On le sait depuis au moins Oscar
Wilde, la vie imite l’art, pas l’inverse. Peut-être un jour verrons-nous son Jason
X, peut-être convient-il de rappeler son apport à La Mouche et au Festin
nu (Cronenberg se voit d’ailleurs remercié au générique), son éthique
des prothèses, de l’effet spécial véritable, pas contaminé par la facilité
paresseuse des CGI. Pour l’instant, l’on se borne à prendre du plaisir à ce
faux Wolfen,
à ce vrai métrage choral, qui ne révolutionne rien et parvient cependant à
tracer son joli chemin œdipien et sentimental. Si Rhona Mitra peut sembler un brin
figée, l’ensemble de la distribution ne démérite pas, à l’unisson d’un univers
ne prenant jamais le fan ou le
néophyte pour un imbécile, pour une pompe à fric décérébrée. Les plus
cinéphiles se souviendront que James DeMonaco, l’un des trois scénaristes,
écrivit Jack (1996) pour Coppola, récit de progéria, ou Assaut
sur le central 13, pour Richet remakant Carpenter, qu’il passa ensuite
derrière la caméra (clavier évacué) pour la trilogie American Nightmare. Cela
importe un peu, cela ne limite pas une œuvre devant à chacun de ses
participants (notamment le directeur de la photographie Adam Kane, le compositeur
Andrew Lockington), et avant tout à un réalisateur fauché dans la cinquantaine,
quelle déveine. Avec sa small town malicieusement baptisée Huguenot
(indice du miroir sur message de magnéto), avec son faucon espion à la Ladyhawke,
avec son esprit de sacrifice (toujours retour à Abraham, au défi de sa force
d’âme), avec son aciérie (horizon rougi à minuit) empruntée au repaire de
Freddy Krueger, Skinwalkers séduit, au moins le temps de son visionnage et de
la rédaction-réminiscence de cet article dominical (jour du Saigneur, mon
cœur). Dans un ultime geste de générosité (remaniement de dénouement suggéré
par l’un des membres de la creative team, approuvé par le director), il s’achève via une résurrection paternelle, une
recomposition de la cellule familiale.
Considérer la coda en déclaration
conservatrice reviendrait à s’aveugler : trop de cadavres au long du
voyage vers soi-même, vers un médicament de rédemption, trop de mercenaires aux
abords de la chambre d’hôtel reconvertie en salle d’hôpital. La vie se
poursuit, grandir équivaut à mourir, à voir mourir, à essayer de soigner ses
blessures et celles d’autrui, inconnu ou ami. La légende navajo prête une peau (d’animal)

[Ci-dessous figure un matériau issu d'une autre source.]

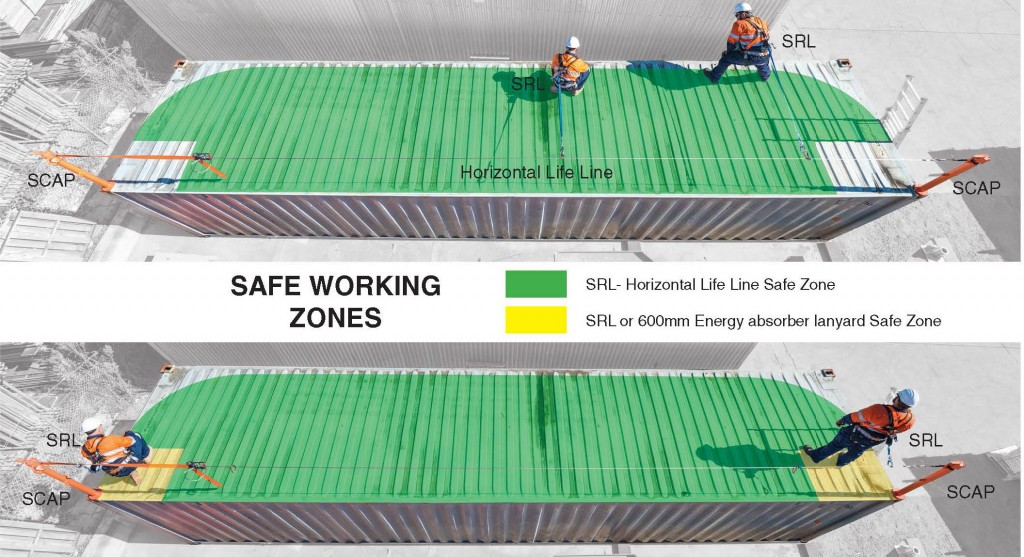 Container Post SCAP & HLS SAFE ZONE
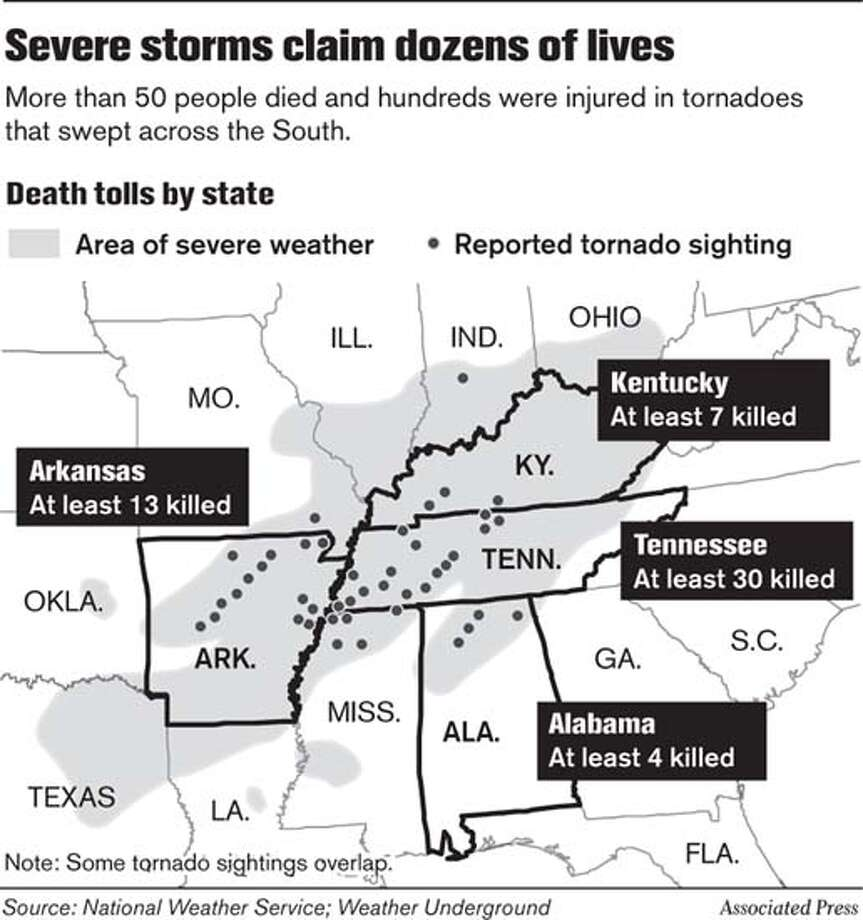 Severe storms claim dozens of lives. Associated Press Graphic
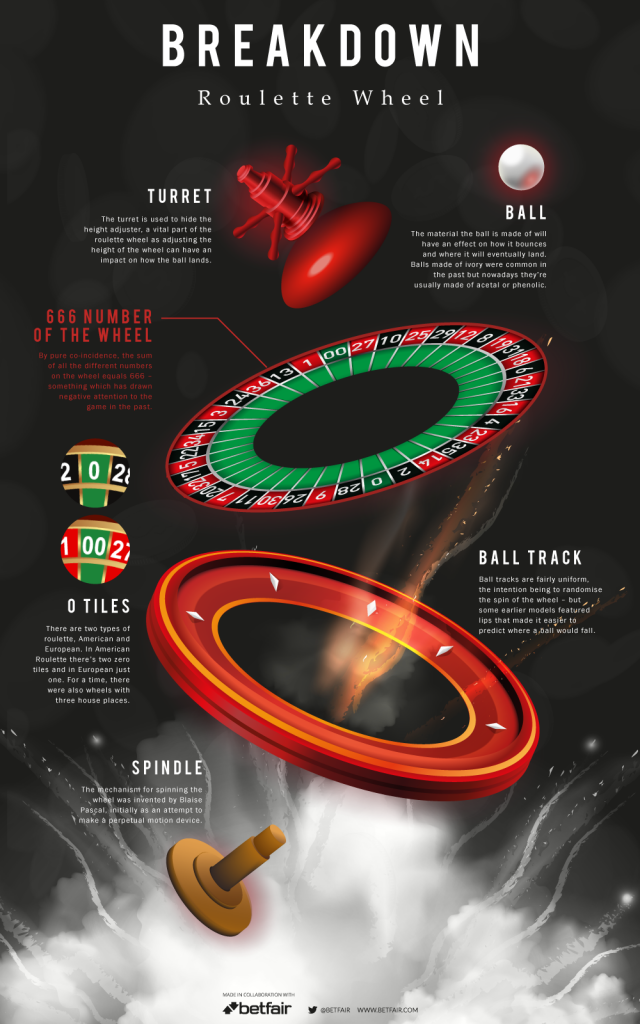 Parts of the Roulette Wheel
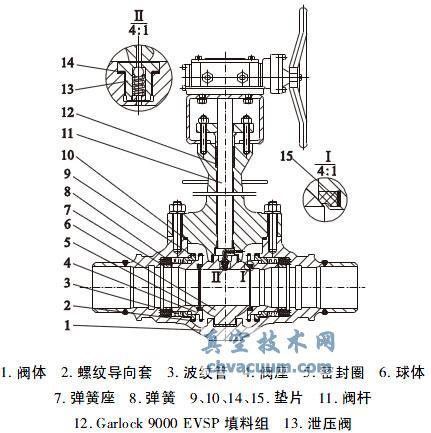 螺纹导向套结构波纹管密封上装式固定球球阀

au sorcier marcheur, corrompu, ensanglanté, hostile à la communauté ; dans
Skinwalkers,
il s’agit de sauver la sienne et celle de ceux qui vous aiment. Timothy ne
sauvera pas tout le monde, sa voix off
à l’ouverture (forêt de fuite) et à la fermeture précise que le souvenir
s’apparente à un cauchemar, que le combat continue. Néanmoins, comme dans tout
film d’horreur réussi, son parcours du combattant s’apprécie en vitalité de
survivant, de résilient. Plus sage, plus agressif, plus phallique (avances
enfantines à la juvénile infirmière promise à un trépas intempestif par la
peste de service), plus mélancolique, également, le gamin se réinvente in extremis,
Jésus de sang-mêlé, bâtard rempli d’humanité, à l’humanité dédoublée, au
loup-garou garroté. Un chef-d’œuvre méconnu ? Disons un titre (très)
recommandable, dame – de cœur sacré, sauvegardé, secourable.